Maureen McCormick had good musical talent, but this was during her drug phase. On any given day, we never knew when she was going to show up. Thank God, she got help and reclaimed her life. Not long after the show went off the air, I took her to lunch. “Tear up your address book,” I remember telling her. “These people use you and you use them.” She took the advice. She has been happily married for a long time and has a child. We still talk on the phone every once in a while. It is important to me to maintain the bond, and fortunately, my good relationship with all of the kids has endured through the decades.

In
Love to Love You Bradys
, the book dedicated to “the bizarre story of The Brady Bunch Variety Hour,” Chris went on record saying that “the idiocy and incompetence of all the people around [Florence] is like working with remedial talent. It’s like a school production.” Susan summed it up best: “Florence would have been into it, but we were all taking a dump in her church. She’s the one with the experience in this field and she’s got to lug our sorry asses along with her.”

Just like double-knit spandex jumpsuits will only stretch so much, the show could not overcome the obstacles despite the best intentions of most who were involved. All the beautiful Krofftettes and Water Follies girls couldn’t do it. Guest stars like Tina Turner, Vincent Price, Milton Berle, Redd Foxx, Farrah Fawcett and Lee Majors, Donny and Marie, Tony Randall, and many others didn’t help jump-start the ratings. After nine episodes, the show was put out of its misery. Viewers may have been turned off to
The Brady Bunch Variety Hour
, but it had little diminishing impact on the franchise. There would be more Brady sequels to come and rediscovery by the next generations thanks to the nonstop worldwide syndication of the original series. It’s also a DVD best seller.

Since learning how to better handle work-related disappointment when I didn’t get the part in the film version of
Oklahoma!
I didn’t dawdle long thinking about the cancellation. I thankfully had plenty of other activities to pursue. It’s good to push the pause button only so long to digest the lessons from the experience and use it to maintain that healthy sense of humility. But otherwise, you’ve got to keep fresh. Put on your Teflon armor. If you’re going to stay in the business, you have to keep putting your energy forward. Energy begets energy.

During the mid-1970s through early 1980s, I was like a jack-in-the-box. You never knew when and where I would pop up. There were still lots of outlets on variety television shows.

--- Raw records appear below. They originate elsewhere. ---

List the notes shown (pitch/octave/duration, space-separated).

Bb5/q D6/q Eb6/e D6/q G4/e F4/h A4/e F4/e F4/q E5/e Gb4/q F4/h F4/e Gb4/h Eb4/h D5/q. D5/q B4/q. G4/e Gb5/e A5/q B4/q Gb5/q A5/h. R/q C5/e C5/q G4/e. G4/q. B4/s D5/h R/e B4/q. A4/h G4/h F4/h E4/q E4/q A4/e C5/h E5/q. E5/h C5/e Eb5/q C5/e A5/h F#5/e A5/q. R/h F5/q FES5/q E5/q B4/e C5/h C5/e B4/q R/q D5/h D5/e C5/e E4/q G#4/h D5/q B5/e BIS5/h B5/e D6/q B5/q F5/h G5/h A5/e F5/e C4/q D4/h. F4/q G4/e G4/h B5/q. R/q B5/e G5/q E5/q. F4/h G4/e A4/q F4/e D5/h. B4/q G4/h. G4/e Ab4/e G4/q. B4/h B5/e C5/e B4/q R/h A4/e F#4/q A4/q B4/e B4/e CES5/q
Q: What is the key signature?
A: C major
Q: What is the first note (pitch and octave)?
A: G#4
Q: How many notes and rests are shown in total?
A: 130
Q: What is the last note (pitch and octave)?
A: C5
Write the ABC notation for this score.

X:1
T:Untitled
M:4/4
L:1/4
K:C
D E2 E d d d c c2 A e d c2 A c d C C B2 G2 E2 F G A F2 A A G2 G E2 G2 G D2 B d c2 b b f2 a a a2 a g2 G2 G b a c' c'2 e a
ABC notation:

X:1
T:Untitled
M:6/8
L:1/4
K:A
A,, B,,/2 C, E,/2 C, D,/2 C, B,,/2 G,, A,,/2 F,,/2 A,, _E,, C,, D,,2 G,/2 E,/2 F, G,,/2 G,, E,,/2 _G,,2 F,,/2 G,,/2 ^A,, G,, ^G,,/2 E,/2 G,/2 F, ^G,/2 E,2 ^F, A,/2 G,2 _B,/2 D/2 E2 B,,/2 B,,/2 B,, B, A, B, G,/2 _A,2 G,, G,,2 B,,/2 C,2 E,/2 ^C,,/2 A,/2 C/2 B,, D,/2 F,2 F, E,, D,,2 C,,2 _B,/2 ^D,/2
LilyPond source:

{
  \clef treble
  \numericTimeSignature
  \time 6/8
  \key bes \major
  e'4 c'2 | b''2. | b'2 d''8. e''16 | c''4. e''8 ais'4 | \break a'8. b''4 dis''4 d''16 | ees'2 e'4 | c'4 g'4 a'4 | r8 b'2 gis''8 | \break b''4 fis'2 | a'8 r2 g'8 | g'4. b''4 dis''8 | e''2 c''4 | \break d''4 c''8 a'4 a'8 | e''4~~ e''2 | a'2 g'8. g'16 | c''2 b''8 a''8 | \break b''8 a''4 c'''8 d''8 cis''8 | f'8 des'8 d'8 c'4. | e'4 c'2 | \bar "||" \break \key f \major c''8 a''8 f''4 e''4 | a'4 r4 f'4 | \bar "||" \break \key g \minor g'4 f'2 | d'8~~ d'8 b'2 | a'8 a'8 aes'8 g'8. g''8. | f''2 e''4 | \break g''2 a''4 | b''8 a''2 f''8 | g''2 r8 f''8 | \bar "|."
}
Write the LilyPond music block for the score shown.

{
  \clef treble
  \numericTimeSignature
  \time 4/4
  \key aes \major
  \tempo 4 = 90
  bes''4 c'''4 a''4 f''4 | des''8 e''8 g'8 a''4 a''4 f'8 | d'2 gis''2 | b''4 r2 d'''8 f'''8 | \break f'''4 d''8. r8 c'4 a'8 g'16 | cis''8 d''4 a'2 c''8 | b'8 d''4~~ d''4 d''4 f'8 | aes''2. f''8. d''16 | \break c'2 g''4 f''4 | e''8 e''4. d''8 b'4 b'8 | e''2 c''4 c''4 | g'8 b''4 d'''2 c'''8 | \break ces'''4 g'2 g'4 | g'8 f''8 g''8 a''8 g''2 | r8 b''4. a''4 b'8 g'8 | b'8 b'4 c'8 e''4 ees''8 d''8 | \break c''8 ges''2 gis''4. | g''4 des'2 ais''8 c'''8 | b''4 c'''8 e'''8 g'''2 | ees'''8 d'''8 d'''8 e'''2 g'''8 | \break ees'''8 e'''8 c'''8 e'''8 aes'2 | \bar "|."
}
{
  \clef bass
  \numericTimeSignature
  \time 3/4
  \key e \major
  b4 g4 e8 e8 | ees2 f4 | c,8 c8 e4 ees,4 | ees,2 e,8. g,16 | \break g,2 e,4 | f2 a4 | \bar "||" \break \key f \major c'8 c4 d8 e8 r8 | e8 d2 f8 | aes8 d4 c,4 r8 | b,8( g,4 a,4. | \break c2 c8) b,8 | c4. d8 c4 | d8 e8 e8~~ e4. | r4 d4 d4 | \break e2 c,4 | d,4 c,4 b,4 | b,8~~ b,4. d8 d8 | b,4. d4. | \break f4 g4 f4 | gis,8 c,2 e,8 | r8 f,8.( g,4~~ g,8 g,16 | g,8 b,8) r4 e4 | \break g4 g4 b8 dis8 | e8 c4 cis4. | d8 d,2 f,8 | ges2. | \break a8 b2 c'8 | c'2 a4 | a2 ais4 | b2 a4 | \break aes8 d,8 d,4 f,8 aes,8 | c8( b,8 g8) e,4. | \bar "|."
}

That versatility of being able to both sing and act that proved to be such an asset from the beginning at the American Academy, combined with that galloping horse work ethic and the Carol Brady factor, kept the phones ringing with offers.

Perhaps the most fun I had during this time period was being a semiregular on
The Hollywood Squares
. What went on that people saw at home was funny enough, but it did not compare with what happened off camera with such a crazy group of personalities. They taped five shows in one day—three in the afternoon, a break for dinner, and then two more afterward. Wine would be served during the meal, copious amounts and with predictable loosening of tongues on the last two shows. Paul Lynde especially loved to get sloshed. Once, when it was my turn, Peter Marshall asked me, “Would humming help your tennis game?” I was taking tennis lessons at the time from Dick Van Patten’s son, and he was always saying, “Keep your eyes on the ball.” So I replied, “Yes, because it would take your mind off your balls.” I might as well have detonated a bomb on the set. Everybody immediately vacated their little squares in mock protest; even Cliff Arquette, who had recently had a stroke, got up and walked off. It took ten minutes for the hysteria and pandemonium I had caused to subside and to get the show back on track. Peter Marshall still features a video of that segment in his act.